This will show how to make a very easy book using ordinary materials and tools. I save the best papers for the covers and use construction paper for the pages. It rolls back easily when the pages are turned, and it accepts paste much better. I like the way it tears easily, and it seems that even a lot of pages make only a very lightweight book. When the book is put together and tied, bend the stiff cover paper back and make a crease, which forms a little binding area.
This is a close up of the sticker placed on two pieces of glittered paper from the glitter pack I got at WalMart. The cover is easy: just cut it the same size as the pages.
To make the holes evenly apart, fold the paper in half and punch one hole.
Then lay it on your stack of pages and use it as a guide to punch the holes. Do the same with the covers.
Inside, I have placed on plain white paper, some stickers that I've been saving for quite awhile, because they were so pretty. To make words, phrases, or poetry, write on the construction paper with a pen and tear around the word, or cut it to look like a banner or ribbon. I've torn around all the words in this book.
On these pages I have pieces of old scrap book paper that I liked and could not throw out, and a picture from a catalog. You can cover up mistakes with strips of paper cut with decorative edged scissors or just cut plainly. Here, I put the holes in the wrong end of the picture, so I covered them up with the strip of glitter paper.
6 comments:
Beautiful - These would make lovely little scrapbook albums for presents - baby's first year etc. Thank you - these may be next years Christmas presents - and no spending I can use what I have - thank you!
Ah, gorgeous!
-Christine from Arizona
I am really enjoying the different ideas for creating the books, etc., particularly I find myself going back to the posts labeled "altered boxes". You have given me literally THOUSANDS of ideas that show me how I can trim the budget.

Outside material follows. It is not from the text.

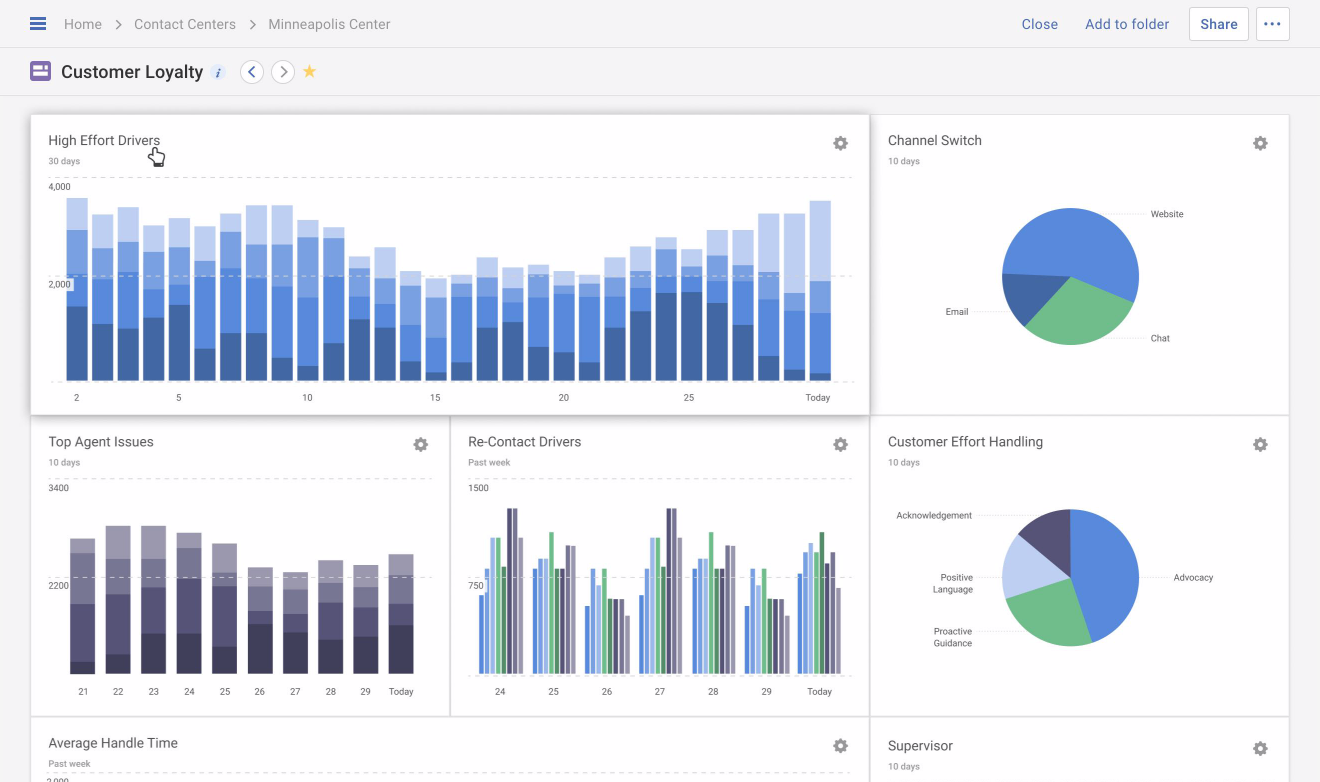 overview-dashboards.png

While we have been VERY fortunate compared to many of our friends -- we have suffered neither foreclosure nor unemployment -- we nevertheless have been hit, like so many others, with the high gas prices of last summer, inflation with no wage increase, and so forth. I have been trying to think of creative methods to trim expenses to the minimum. These are ways I never thought of before. We don't often buy boxed cold cereal, but after I found your article on turning them into gift boxes, I have saved the last two boxes -- and got so many compliments on how nice they looked! You awoke a talent I didn't know I had!! :-)
I do not buy boxed cereals either, and rarely buy boxed anything, but there are still plenty of boxes. I get tea boxes, and any kind of carton that things come in. I even look at the kleenex box a different way: Can the oval opening be a frame, a template, etc.? Someone left a box from a frozen pie at a luncheon and I saved it just to play around with for a new idea. It won't be long before our cardboard boxes will be too thin to work with, and our paper bags are going to get much thinner in the future, so it is fun and interesting to use them in a different way while we still can. I don't advise young mothers who already have too much to do, to save every little thing and be crafting all the time, as it can become as stressful as a job if they are not careful. I do think young women should know how to improvise and use things in different ways and teach their children how to use things in different ways.
the ribbon used to tie this little book was clipped from a used gift bag.
Due to allergies, we go through a lot of kleenex. I am using 6 empty kleenex boxes to hold sewing supplies. They stack nicely and are so pretty. One holds elastic, one holds ribbon, one rick-rack, etc. I just tear out the plastic from the tops and stack the filled boxes. I will label them soon.
I am planning to cut the tops off a few boxes to use as drawer dividers.
My grandchildren also love to use any boxes for crafts. Kleenex boxes can be used as play bricks. They can even be glued together to make a play house, if there is enough room for that in the house.